«A ideia de que um sistema parlamentar nestas condições é uma enorme
mistificação, e não representa o governo do país pelo país, mas antes a sujeição
do país a uma oligarquia governante é dificilmente contestável; e ninguém
depois de Herculano a exprimiu com maior veemência e clareza. É flagrante, também
, a razão de Herculano ao afirmar que a política nacional, mediante a
adulteração das instituições parlamentares, caminhava no sentido da reacção
internacional contra as conquistas liberais, encabeçada pelos impérios francês
e austríaco.
Mas deve notar-se que este crítica é incompleta porque desconhece as
raízes económicas desta adulteração do regime parlamentar. Herculano viu a
associação da agiotagem e do Cabralismo como um caso episódico já não atingiu o
conjunto de interesses nacionais e internacionais em que se apoiava o
Rodriguismo-fontismo, considerando-o sob um aspecto puramente político. Os
políticos apareciam-lhe isolados no-palco agindo por conta e interesse
próprios. Via o despotismo político como um fim, e não como um meio.
Escapou-lhe, portanto, o alcance mundial do desenvolvimento do
capitalismo industrial, donde se originara o capitalismo financeiro, que aliado
às sobrevivências do Feudalismo na Alemanha e na Europa Oriental, e a outras
forças tradicionais, estavam na origem da contra-revolução desencadeada após
48. Por outro lado, Herculano não se ocupou da orientação propriamente
económica do fomento fontista, limitando-se a considerá-lo como disfarce da reacção
política e clerical.
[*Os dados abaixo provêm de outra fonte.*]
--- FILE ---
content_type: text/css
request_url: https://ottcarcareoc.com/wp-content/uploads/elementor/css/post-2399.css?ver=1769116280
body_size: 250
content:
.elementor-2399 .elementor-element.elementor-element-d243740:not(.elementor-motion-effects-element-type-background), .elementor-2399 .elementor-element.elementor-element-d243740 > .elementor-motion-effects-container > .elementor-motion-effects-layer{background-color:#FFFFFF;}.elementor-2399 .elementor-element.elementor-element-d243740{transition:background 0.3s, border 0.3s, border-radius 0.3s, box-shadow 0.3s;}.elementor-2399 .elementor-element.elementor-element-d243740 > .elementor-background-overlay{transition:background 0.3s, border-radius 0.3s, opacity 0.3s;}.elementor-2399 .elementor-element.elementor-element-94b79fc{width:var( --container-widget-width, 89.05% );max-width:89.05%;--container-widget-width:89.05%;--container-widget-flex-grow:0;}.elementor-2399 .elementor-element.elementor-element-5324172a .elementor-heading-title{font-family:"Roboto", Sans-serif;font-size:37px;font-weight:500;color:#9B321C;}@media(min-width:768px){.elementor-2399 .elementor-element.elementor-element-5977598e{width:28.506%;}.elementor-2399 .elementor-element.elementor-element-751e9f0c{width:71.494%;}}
A ideia de que é errada a política de fomento, que
consiste em desenvolver o transporte sem cuidar ao mesmo tempo da produção, mais
tarde desenvolvida por Oliveira Martins, não a encontramos em Herculano.
Em resumo, a crítica formal do funcionamento das instituições
parlamentares feita por Herculano é exacta; mas faltou-lhe descobrir as causas que
fazem funcionar essas instituições em proveito de uma oligarquia, cujo
verdadeiro rosto não chegou a conhecer.
Já, porém, a construção que Herculano oferece em substituição do
parlamentarismo que tão certeiramente criticou não nos pode hoje interessar senão
como uma bela utopia». In António José Saraiva, Herculano
Desconhecido. 1851-1853, Edições SEN, Porto, 1953.